> [Exercise]
In the story about Zelda the dog, how much dry food per day did the vet recommend for her?

> [Page extract]
--------------------

It was the spring of 2004. Neve was about to turn one and I hadn’t gone back to work yet. We were living at our old house at the Lake and we had gotten Zelda about 4 months earlier. Zelda was a Rhodesian Ridgeback mix that we had rescued from the pound, and she had come with a host of “issues”. Some of these were the normal annoyances you expect from a young dog (she was approximately 6 months old when we adopted her). She liked to chew on the wooden coffee table, so that even when you thought she was being good and laying at your feet nicely she was actually very covertly chewing off the table legs. She was hell on a leash, and no matter how much you ran that dog she never seemed to get worn out. She ate anything she could get her snout into, including a brand new bag full of Gymboree 4th of July clothes for the girls which I hung on the door knob when I got home from the mall. She made short work of those while I was out grabbing the groceries. She could also, from a complete stand still, jump clear over our neighbor’s fence when she felt like it. But my biggest problem with Zelda (aside from the aggression problems for which we eventually sent her to live on that farm) was that she could not be house trained. I swear. I kept a rigorous schedule of feedings and potty times and I knew every bit of what went into and came out of that dog. And yet she always managed to surprise me. Her output seemed to be at least triple her intake. She got the vet recommended 2 cups of dry doggie food per day (1 cup in the morning, 1 in the evening). This wasn’t the cheapo Purina crap, either. It was the expensive holistic stuff that promised no fillers or anything artificial, to help reduce output. Didn’t matter. She’d poop after each meal, plus anytime you took her on a walk, plus a few times during the night her whole life.

--------------------

> [Records provided]

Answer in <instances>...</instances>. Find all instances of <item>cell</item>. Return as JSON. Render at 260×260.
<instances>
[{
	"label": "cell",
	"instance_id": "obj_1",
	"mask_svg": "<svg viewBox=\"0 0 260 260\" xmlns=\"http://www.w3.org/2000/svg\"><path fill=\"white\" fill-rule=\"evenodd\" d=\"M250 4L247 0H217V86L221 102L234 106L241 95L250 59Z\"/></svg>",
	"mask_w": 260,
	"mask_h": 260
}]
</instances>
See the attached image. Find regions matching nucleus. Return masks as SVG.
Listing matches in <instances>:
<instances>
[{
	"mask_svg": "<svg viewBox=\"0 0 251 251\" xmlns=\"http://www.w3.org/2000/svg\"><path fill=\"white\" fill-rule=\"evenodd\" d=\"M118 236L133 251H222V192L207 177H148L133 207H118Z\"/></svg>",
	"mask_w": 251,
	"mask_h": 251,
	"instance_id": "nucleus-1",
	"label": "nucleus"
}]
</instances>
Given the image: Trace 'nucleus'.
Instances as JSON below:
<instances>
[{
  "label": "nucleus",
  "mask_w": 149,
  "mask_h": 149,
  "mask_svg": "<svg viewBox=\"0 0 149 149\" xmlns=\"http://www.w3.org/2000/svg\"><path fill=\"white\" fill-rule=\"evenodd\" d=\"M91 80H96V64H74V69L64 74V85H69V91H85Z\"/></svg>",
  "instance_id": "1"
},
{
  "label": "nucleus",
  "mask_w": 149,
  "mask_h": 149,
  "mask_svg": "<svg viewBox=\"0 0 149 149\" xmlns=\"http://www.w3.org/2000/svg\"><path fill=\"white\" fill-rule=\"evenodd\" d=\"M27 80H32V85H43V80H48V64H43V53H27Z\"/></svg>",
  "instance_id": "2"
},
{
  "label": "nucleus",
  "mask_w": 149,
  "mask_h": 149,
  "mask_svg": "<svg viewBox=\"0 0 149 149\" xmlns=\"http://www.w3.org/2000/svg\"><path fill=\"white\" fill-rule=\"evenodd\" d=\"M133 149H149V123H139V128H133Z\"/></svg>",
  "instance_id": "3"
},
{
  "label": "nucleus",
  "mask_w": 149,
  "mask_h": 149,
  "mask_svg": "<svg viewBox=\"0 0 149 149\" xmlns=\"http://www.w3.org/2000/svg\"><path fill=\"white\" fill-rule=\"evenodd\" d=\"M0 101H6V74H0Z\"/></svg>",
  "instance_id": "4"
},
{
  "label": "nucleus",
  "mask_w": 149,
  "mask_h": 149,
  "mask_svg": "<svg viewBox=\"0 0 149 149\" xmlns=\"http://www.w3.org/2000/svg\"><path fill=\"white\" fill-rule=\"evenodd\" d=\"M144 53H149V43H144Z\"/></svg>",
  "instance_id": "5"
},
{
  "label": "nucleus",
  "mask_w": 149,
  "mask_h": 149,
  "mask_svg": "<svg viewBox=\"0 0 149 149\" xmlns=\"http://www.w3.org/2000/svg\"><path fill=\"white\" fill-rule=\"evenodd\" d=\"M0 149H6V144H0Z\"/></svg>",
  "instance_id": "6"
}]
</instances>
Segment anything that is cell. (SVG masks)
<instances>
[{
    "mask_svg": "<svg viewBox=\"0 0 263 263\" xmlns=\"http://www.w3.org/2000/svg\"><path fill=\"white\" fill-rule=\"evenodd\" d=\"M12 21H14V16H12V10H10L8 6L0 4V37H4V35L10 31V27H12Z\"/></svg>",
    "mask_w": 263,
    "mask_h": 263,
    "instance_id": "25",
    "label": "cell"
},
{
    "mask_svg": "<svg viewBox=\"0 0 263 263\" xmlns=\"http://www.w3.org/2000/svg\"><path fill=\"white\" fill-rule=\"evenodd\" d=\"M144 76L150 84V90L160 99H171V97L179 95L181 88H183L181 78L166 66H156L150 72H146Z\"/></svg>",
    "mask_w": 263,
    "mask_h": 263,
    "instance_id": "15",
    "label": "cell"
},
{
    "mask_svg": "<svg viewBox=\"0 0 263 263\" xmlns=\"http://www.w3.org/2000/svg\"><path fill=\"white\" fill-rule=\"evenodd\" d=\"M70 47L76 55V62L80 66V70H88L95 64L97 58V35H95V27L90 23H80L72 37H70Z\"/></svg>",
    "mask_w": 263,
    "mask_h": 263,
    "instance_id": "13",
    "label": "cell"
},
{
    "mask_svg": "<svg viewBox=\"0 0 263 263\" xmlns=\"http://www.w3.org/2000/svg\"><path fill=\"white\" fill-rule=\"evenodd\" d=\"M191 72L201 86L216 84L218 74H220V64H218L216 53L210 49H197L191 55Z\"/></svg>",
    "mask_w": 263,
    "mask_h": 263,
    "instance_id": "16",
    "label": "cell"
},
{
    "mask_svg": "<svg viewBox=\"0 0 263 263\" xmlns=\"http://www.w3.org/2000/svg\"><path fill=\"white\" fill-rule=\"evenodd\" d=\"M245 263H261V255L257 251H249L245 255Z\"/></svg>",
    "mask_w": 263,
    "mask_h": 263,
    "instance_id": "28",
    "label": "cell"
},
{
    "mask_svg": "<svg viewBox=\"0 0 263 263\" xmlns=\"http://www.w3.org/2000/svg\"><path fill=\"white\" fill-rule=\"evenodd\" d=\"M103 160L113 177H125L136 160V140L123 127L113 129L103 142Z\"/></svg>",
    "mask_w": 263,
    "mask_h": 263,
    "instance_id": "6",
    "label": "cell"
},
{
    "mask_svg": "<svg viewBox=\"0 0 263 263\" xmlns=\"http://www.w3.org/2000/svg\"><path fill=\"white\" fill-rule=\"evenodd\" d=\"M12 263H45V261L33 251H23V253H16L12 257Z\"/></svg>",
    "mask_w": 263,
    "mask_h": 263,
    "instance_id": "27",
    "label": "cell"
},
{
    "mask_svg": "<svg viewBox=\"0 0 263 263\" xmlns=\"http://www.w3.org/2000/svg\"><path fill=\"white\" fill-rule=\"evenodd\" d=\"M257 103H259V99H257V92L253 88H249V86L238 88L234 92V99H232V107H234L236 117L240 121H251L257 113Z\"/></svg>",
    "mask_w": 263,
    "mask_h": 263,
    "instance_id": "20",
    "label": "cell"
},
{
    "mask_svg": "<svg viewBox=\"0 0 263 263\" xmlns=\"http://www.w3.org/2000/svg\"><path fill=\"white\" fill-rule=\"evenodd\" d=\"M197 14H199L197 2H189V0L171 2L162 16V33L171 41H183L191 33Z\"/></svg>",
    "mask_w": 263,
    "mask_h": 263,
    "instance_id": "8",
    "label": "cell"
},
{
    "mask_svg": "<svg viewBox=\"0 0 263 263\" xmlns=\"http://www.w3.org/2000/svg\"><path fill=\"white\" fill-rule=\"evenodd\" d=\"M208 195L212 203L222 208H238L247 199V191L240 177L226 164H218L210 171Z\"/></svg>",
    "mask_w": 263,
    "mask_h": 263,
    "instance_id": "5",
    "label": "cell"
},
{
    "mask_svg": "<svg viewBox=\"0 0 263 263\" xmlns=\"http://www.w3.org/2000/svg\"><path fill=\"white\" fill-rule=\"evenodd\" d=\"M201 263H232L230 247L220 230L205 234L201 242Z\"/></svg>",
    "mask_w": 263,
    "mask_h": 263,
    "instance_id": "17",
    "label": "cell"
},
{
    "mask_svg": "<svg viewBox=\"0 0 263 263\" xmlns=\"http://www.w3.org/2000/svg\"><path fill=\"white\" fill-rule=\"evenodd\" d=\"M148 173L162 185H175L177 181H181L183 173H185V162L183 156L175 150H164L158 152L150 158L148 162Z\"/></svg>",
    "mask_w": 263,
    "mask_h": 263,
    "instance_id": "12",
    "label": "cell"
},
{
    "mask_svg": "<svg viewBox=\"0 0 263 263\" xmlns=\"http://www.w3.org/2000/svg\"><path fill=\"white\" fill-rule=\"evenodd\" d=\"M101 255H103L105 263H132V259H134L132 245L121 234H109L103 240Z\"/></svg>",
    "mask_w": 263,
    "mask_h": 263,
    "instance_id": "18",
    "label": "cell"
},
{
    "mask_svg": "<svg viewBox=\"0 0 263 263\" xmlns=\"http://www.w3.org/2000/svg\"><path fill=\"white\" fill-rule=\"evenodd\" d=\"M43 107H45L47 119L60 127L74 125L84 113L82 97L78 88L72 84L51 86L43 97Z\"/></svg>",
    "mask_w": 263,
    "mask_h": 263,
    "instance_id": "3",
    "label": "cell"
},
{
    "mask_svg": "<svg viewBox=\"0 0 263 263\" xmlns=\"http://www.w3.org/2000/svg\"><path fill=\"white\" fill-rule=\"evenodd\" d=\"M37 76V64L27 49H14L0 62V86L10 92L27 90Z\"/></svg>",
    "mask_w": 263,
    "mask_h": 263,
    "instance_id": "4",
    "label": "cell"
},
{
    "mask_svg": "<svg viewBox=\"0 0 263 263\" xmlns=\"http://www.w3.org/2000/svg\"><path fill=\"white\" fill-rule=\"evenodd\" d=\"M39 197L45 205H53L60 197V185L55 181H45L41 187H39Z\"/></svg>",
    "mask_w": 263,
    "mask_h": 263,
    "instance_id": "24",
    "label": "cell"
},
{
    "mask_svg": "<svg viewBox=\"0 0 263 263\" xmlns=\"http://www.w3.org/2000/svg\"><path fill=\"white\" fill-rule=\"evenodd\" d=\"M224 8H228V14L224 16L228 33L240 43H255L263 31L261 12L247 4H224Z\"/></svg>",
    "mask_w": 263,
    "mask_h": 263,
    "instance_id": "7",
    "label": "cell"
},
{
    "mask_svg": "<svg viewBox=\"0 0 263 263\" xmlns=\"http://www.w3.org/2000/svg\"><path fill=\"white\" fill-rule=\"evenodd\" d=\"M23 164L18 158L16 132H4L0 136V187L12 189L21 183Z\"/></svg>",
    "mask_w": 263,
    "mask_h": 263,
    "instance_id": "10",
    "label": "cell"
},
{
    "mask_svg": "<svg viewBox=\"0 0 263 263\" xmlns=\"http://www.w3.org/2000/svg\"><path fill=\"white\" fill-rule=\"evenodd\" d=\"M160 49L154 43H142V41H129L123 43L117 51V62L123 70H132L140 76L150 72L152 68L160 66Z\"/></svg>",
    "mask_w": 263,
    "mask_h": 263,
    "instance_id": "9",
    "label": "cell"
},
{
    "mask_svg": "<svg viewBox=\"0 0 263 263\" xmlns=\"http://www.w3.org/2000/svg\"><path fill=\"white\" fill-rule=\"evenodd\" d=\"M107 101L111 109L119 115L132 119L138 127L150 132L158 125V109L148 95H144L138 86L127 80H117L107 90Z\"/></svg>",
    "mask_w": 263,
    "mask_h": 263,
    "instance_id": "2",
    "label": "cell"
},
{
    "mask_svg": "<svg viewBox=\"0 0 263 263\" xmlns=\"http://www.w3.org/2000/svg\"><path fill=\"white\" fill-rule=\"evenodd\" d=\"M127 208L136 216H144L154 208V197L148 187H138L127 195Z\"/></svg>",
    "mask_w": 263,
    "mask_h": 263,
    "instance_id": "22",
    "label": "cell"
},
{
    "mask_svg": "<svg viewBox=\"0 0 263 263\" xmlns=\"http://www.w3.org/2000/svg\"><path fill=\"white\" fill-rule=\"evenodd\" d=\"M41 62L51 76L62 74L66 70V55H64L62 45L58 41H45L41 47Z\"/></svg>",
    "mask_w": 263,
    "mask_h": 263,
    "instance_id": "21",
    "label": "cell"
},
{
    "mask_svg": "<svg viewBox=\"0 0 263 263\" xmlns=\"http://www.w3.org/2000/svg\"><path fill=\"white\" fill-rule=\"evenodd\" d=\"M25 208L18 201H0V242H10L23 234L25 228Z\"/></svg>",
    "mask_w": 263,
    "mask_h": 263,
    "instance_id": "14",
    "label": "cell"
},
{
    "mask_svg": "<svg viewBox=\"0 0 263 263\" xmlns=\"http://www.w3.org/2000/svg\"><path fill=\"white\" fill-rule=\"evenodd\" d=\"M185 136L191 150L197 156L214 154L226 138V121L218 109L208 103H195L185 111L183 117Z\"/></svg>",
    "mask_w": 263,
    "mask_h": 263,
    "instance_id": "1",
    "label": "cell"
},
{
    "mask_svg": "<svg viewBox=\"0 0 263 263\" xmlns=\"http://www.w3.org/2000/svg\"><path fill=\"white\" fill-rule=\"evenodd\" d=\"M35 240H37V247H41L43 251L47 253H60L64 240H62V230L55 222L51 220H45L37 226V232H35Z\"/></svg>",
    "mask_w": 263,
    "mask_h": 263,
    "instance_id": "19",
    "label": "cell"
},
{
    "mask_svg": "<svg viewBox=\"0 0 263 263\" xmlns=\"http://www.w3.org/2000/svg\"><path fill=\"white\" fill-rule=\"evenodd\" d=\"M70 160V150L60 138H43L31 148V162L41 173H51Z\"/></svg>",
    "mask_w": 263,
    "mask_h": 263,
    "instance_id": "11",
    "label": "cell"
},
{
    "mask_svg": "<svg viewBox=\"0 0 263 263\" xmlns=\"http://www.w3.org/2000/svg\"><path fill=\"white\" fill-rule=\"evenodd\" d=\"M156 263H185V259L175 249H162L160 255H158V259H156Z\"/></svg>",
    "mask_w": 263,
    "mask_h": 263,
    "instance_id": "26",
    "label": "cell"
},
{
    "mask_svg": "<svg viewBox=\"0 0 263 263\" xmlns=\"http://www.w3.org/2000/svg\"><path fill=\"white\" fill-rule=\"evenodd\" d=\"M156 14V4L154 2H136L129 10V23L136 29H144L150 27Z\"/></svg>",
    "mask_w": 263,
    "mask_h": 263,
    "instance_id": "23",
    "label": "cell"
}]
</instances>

--------------------

> [Solution for this exercise]
Two cups a day, one in the morning and one in the evening.